### Tasks and exercises
A) Reproduce the stretch of the kink-event planning passage from "Thinking about these" through "of African descent).", word for word.
B) Answer each question briefly from the kink-event planning passage, marking your answers (i), (ii) and (iii):
(i) How many hours does the day have, according to the passage?
(ii) Which appendix contains the STI Awareness section?
(iii) If it is "Shark Week," what is the writer said to be watching instead of being seen all night?
C) Continue the kink-event planning passage from its final sentence.
--- Selected extract Enclosed Below ---
Listen to your body’s wisdom; it is aware of what it needs, wants and desires. However, our conscious mind is needed as well, for building healthy limits in advance. Remember, just because your body might enjoy something in the moment does not mean it is a good idea. Consider who else will be affected by your choices. Will those marks affect your work in the default world, or that night of hot nookie send you home to your spouse with an STI? Will that weekend of crazy interactions have you coming home exhausted and unable to work on Monday?
Thinking about these issues in advance will help plant the seed for living responsibly when the kink event comes around. In the case of STDs/STIs, this includes reading the STI Awareness section of
Appendix 4E
, and becoming aware of your own pre-existing health concerns. And remember, different bodies have different realities: for example, different skin types mark differently; “cell popping” is not always in fact “temporary branding” . . . but is in fact straight-up branding if you keloid (quite likely if, for example, you are of African descent).
Emotional limits, needs, wants and desires
In addition to the considerations to meet your physical needs, it’s important to plan for your emotional needs as well. How much attention from your lover do you think you’ll need to feel connected? How much time will you need alone? Are there specific people who you know will be a drain on your energy? Do you really want to challenge yourself to flirt with someone new? Brainstorm these things in advance!
Time
The day only has 24 hours, and there’s so much to do! Consider ahead of time how much sleep you will need, the time it will take to eat, shower, and get dressed, and, of course, the time needed for that impromptu conversation that may change your life. There will be other events, you don’t need to do it all at once. Consider whether your top priority should be quantity or quality.
I veer between wanting hours of connection, lots of interaction, and loads of play - to wanting to hole up in my room and watch Discovery Channel. (If it’s “Shark Week,” you won’t see me all night.) I learned that going with the flow is the best way to get my emotional needs met. It is just as OK to relax in a hot bath at the end of a busy day as it is to shut the dungeon down in the wee hours of the morning. Only you can decide what you need!
Energetic capacity
We each have an internal battery. Some things fuel us, and some things drain us. Sometimes, the drain is worth it, and sometimes the fuel comes with strings attached. Becoming aware of our own energetic capacity, and what fuels and drains us, can help us budget our energy at kink events.
--- End of Enclosed Selected extract ---
--- Dataset entries Enclosed Below ---
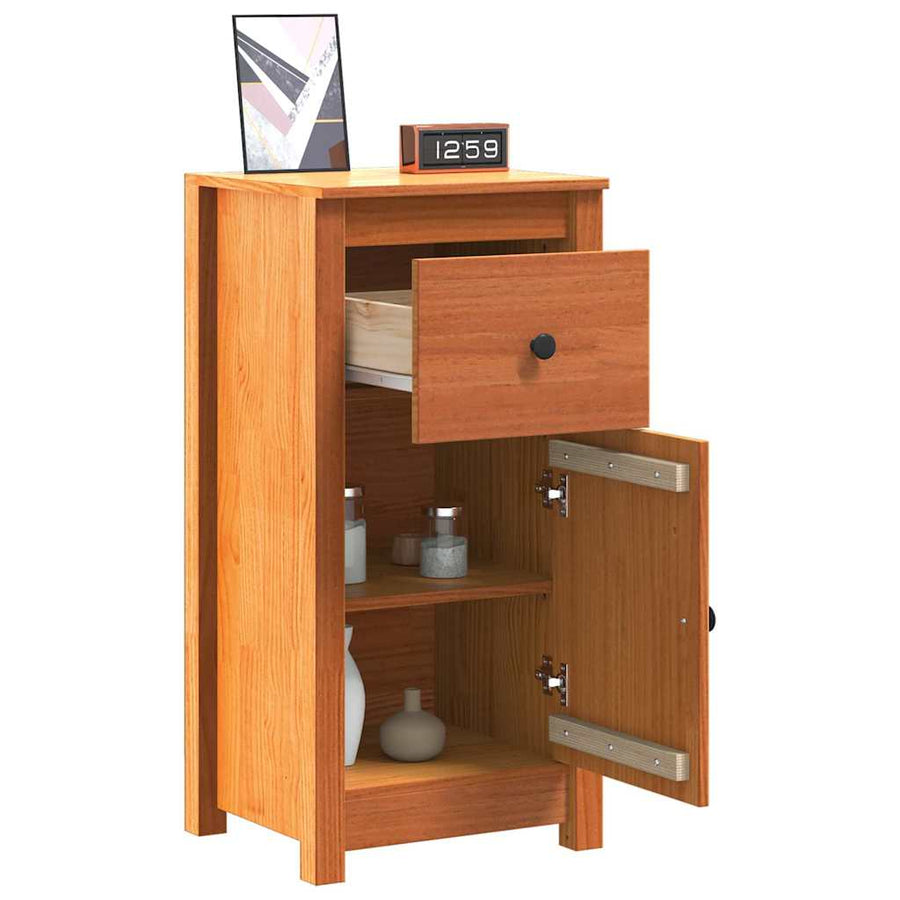 Dressoir 2 pcs Wasbruin 39 x 34,5 x 80 cm Massief grenenhout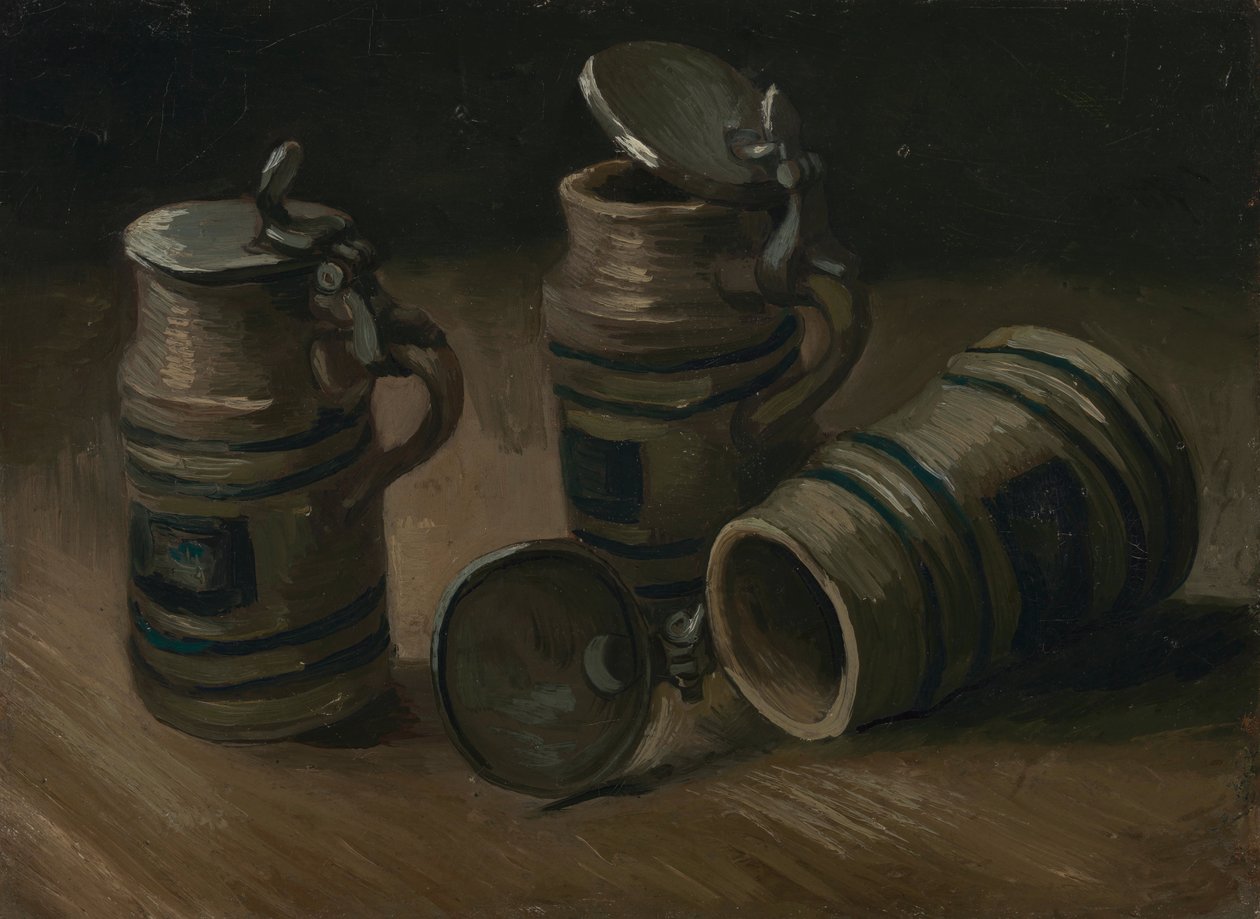 Bierpullen door Vincent van Gogh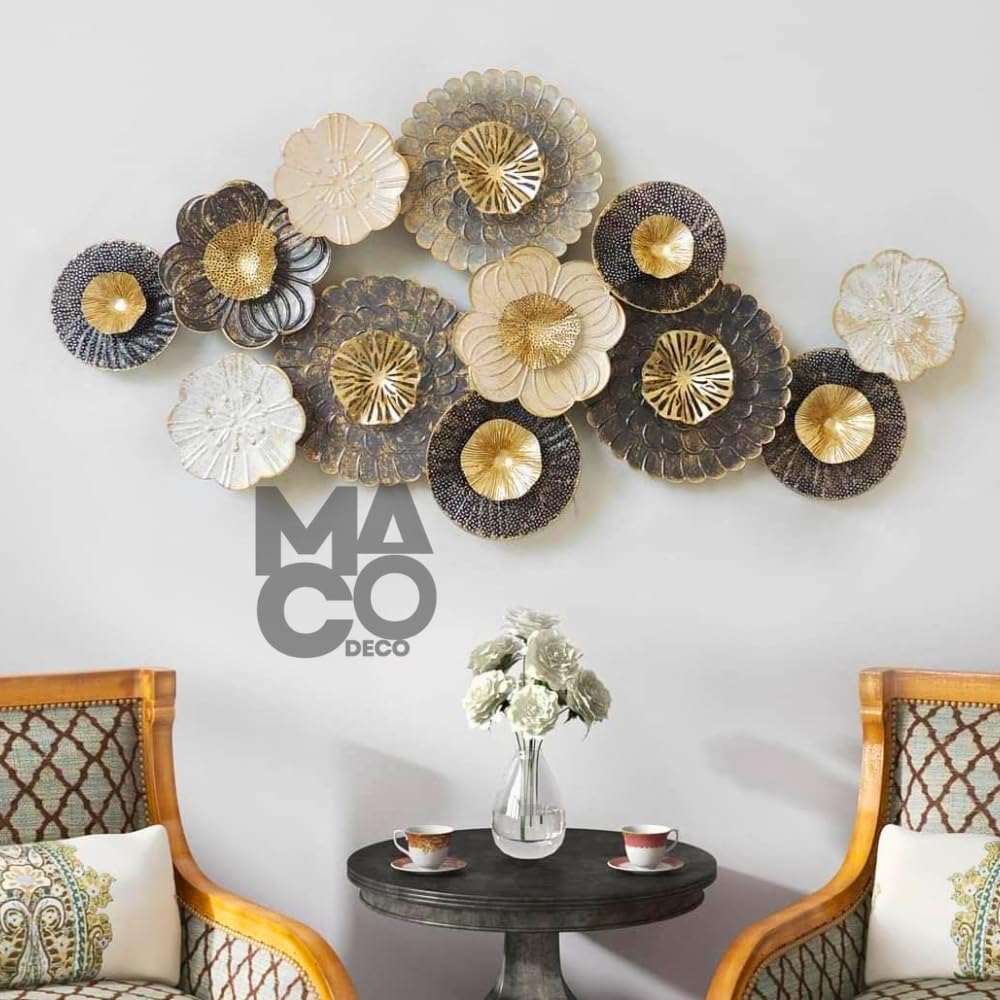 MACODECO Big Metal Wall Art - Elegant Wall Decor for Living Room - Sophisticated home Decor Items - Quality Wall Decor Items for Living Room, bedroom, kitchen, office, cafes, restaurants-image-31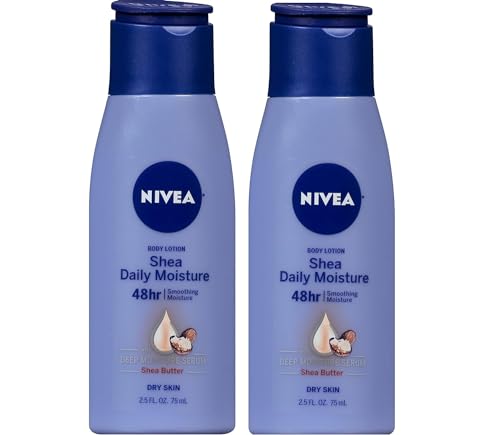Nivea Smooth Sensation Body Lotion 2.5 Fl. Oz. (Pack of 2)
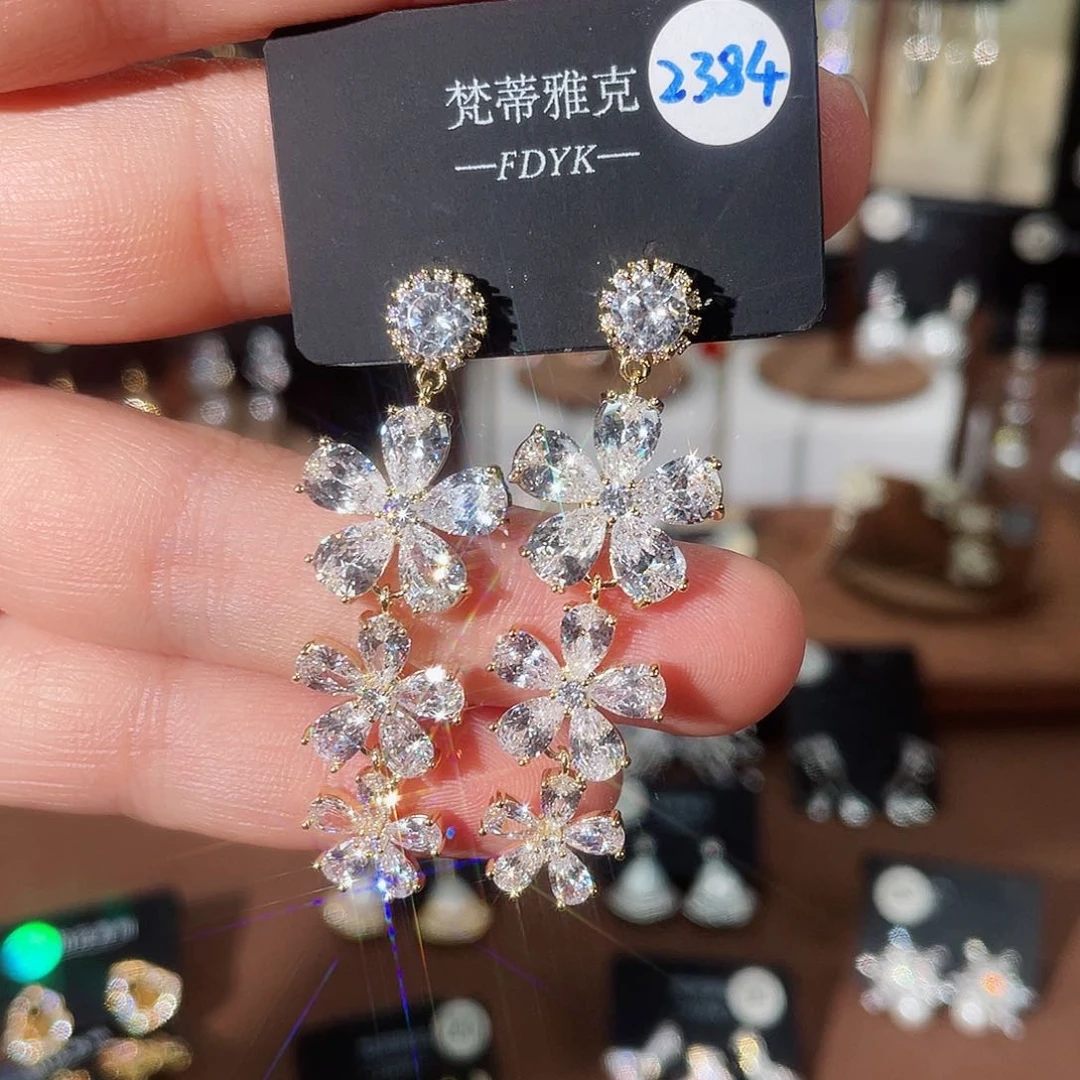 合金925银锆石梵2384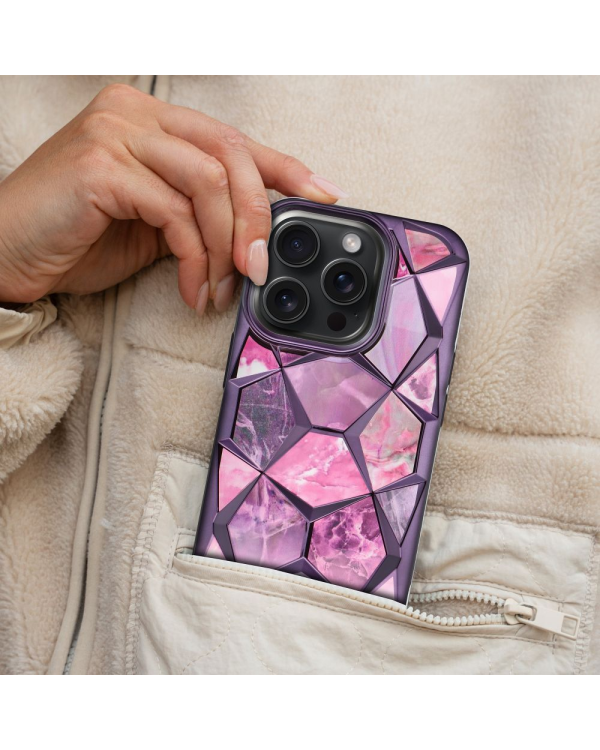 Fusion Twinki Силиконовый чехол для Apple iPhone 16 фиолетовый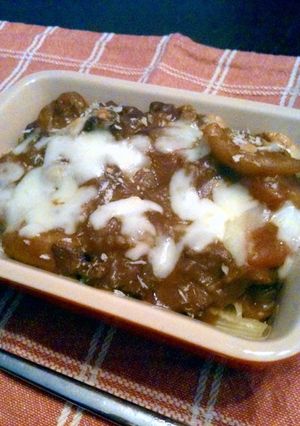残りのもののハヤシライスでグラタン♪-レシピのメイン写真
--- End of Enclosed Dataset entries ---
### Your responses
A)
Thinking about these issues in advance will help plant the seed for living responsibly when the kink event comes around. In the case of STDs/STIs, this includes reading the STI Awareness section of
Appendix 4E
, and becoming aware of your own pre-existing health concerns. And remember, different bodies have different realities: for example, different skin types mark differently; “cell popping” is not always in fact “temporary branding” . . . but is in fact straight-up branding if you keloid (quite likely if, for example, you are of African descent).

B)
(i) 24 hours.
(ii) Appendix 4E.
(iii) The Discovery Channel.

C)
Your energetic capacity will also help you figure out how much to do in one weekend. Some folks will want to jump in and try new, exciting play. When people try out a new kink activity, it is referred to as “popping a cherry.” Some people have the energetic capacity for a single round of cherry-popping, wanting the time to process it afterwards, while other folks are fans of trying thirty new things in a veritable “cherries jubilee.” Knowing yourself can help you decide what amount of experimentation, if any, will bring you joy.
I love sexy flirtation at 2AM - in fact, it will “fuel” me more than that extra hour of sleep. Knowing that about myself means that I can make judgment calls that will have me feeling happy the next day.
Pre-Event Preparation
Okay, so you’ve set your frameworks, you have a handle on your wants and needs, and you’ve selected the event you want to attend. You figured out your travel plans, you have tickets in hand (or have checked and verified that you can get the tickets at the door), and you are packed. No? Well, go back and look at
Chapter 4
again and figure out your budget, your plans for getting there, and what you’re packing. Once you know those, you can then begin the preparation for the actual event.
Styles of event attendance
You can choose from many ways to attend the event. That process begins when you buy your tickets. Do you like to purchase them months in advance, and pride yourself on being registrant 13? Do you prefer to grab your tickets at the door, and don’t like to go to events that require pre-reg? Then comes the packing issue — do you start packing weeks in advance, making packing lists, or are you more likely to throw together a bag fifteen minutes before leaving? Listen to your body as you read these options — which ones make you feel uncomfortable? If your body says it’s a bad idea, consider listening to that wisdom. Maybe you will be more relaxed if you can pack a few days in advance, or have a checklist — even if your partner is a spur-of-the-moment person.
A prediction: you will forget something. Make a list, check it twice, but be kind to yourself when you realize you left your favorite set of footwear at home.
Consider as well your travel plans — do you buy airfare far in advance and have three different printouts in two locations on how you will get there, or do you like to hop in the car and take your chances on getting lost in traffic? There’s no one right way, but there is very likely a right way for you.
Once you are at the event itself, what style of attendee are you? Do you want to . . .
Book in all the play that can fit in one event.
Get lots of sleep each night, with everything else coming second.
Attend every class possible.
Sample a few classes by different teachers.
Try classes on a variety of topics.
See what “feels right” in the spur of the moment.
Follow a track of programming, perhaps going to every bondage class and watching every bondage scene in the dungeon.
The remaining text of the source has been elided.